**TASK STATEMENT**. Reproduce every record below exactly as written, leaving out any pictures.
=== GIVEN DATA ===
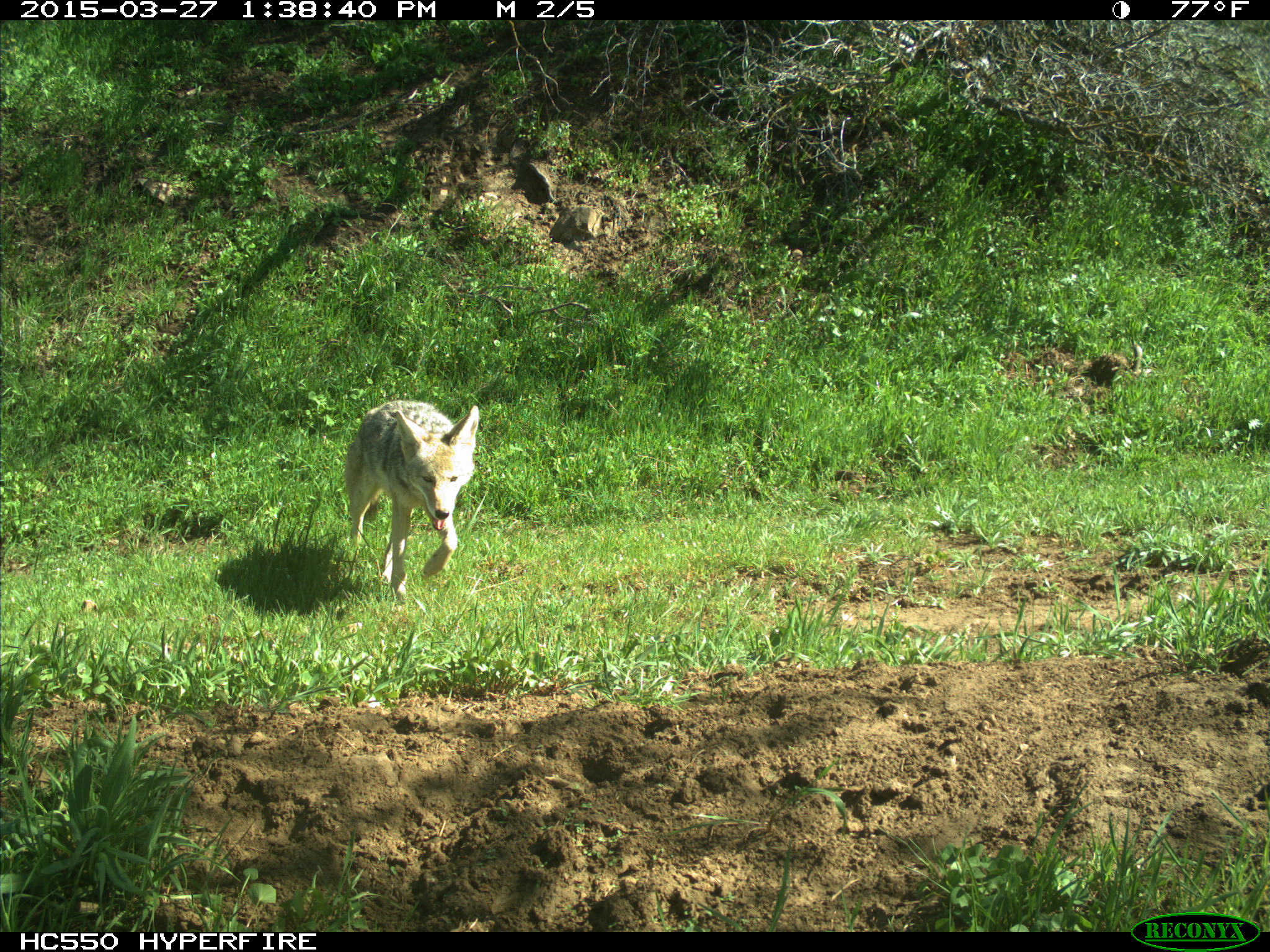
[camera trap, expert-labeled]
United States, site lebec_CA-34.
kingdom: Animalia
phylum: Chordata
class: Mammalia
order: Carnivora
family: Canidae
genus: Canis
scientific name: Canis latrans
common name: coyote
===
**ANSWER SPACE**.
[camera trap, expert-labeled]
United States, site lebec_CA-34.
kingdom: Animalia
phylum: Chordata
class: Mammalia
order: Carnivora
family: Canidae
genus: Canis
scientific name: Canis latrans
common name: coyote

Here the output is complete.